The whole idea behind the Clean Getaway Club soap subscription box was that I wanted to send care packages to strangers with the hopes that their day would somehow be made more joyful or exciting.
I didn't want it to be fancy, just some stuff I put together as a little "thinking of you."
I mean, yeah, I didn't necessarily specifically know each subscriber, so I wasn't technically thinking of them specifically, but I feel like in general, days kind of blend together and so receiving something special might put a kick in people's step. And sending someone a care package out of the blue, at least to me, is like saying "Hey, I want you to have a cool day."
But it's expensive to send presents to a hundred people out of the blue, so I knew we'd have to charge something for 'em. But how do you charge for something you don't know what is? How do you even determine costs on that? How about shipping?
As with everything, the Clean Getaway Club soap subscription box had a pretty sharp learning cliff to ascend.
It turns out there's no way to know what the weight of "whatever sounds interesting and fits in the budget" is, and the post office doesn't have a good shipping option for "somewhere between 5 oz and 5 lbs." Charging a set amount every other month for an unknown box was going to be challenging.
And it also turns out that people want what they want, especially if they're paying for it. So if you send them a bunch of stuff they don't want, pretty soon they don't want to pay for it anymore.
For a time, we included a really beautifully designed and incredibly well-researched and written (by a professional writer who wasn't myself) pamphlet that detailed some specific Outlaw-related skill, and commissioned a friend to make custom (and incredibly designed) "merit badges" for the subscribers. Combined, these added about $5 to the cost of the box. I thought it was worth it, but I started hearing that people were keeping the soap and throwing everything else away. It broke my heart, both because the pamphlet and badge were so cool and creative, and because I want people to feel like they're getting their money's worth in our products. Ending up with money in the garbage doesn't suit anyone.
But you know what we do get?
We get a lot of requests for new kinds of soap (and other products).
People want us to try new things. Our customers love the general direction of our product innovation, and want us to drive that innovation forward, forward, forward!
But as you know from my long post about how to make body wash in one million easy steps, new product development is costly and difficult.
After four years of trying to give subscribers what I wanted, we decided to give them what they wanted... so we started making special soaps and commissioning special products for the subscription boxes.
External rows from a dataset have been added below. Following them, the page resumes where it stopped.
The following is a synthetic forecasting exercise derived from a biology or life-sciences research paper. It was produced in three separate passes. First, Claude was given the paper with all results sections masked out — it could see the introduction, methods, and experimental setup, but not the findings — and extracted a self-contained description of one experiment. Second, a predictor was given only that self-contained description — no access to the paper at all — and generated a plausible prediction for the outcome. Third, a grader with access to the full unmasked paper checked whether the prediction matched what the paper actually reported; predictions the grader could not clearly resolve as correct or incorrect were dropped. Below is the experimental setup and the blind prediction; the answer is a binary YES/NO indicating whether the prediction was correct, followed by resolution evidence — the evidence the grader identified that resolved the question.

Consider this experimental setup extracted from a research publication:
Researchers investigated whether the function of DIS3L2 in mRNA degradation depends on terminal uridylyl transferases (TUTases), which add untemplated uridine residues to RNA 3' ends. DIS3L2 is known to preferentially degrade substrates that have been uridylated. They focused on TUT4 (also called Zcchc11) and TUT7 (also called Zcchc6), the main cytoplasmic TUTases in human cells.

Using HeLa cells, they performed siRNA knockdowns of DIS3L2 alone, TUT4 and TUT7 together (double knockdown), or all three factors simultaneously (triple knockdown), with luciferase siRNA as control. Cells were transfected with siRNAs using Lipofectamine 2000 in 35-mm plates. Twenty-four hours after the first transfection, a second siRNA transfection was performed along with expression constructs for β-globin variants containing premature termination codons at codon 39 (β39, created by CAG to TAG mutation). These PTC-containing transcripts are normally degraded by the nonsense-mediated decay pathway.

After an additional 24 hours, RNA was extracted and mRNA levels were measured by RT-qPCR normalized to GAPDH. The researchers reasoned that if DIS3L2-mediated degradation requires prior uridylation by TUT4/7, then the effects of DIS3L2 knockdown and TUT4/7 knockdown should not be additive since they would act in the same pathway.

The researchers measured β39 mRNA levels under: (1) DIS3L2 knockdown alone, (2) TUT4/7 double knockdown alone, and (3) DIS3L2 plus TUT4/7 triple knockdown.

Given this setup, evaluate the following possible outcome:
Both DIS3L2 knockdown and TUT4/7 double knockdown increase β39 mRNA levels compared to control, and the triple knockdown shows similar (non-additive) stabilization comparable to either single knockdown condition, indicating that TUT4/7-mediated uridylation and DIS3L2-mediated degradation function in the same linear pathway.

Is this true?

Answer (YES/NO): NO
And now we're basically riding the mechanical bull of new product innovation for the Clean Getaway Subscription boxes! You get what you want, and we get to innovate product!
This month, Russ made a new soap we're affectionately calling the Rough Start. It has some rough stuff in it (those're the coffee grounds), a little coffee scent, and some of the newest whiskey scent we're trying out. He also is making Fight Club soap that looks like the actual soap from the poster for Fight Club (appropriate, right?). And as a grand finale, we're including some special new spray cologne in Fire in the Hole scent, since it's 4th of July and what a better way to celebrate the 4th than by smelling like an explosion?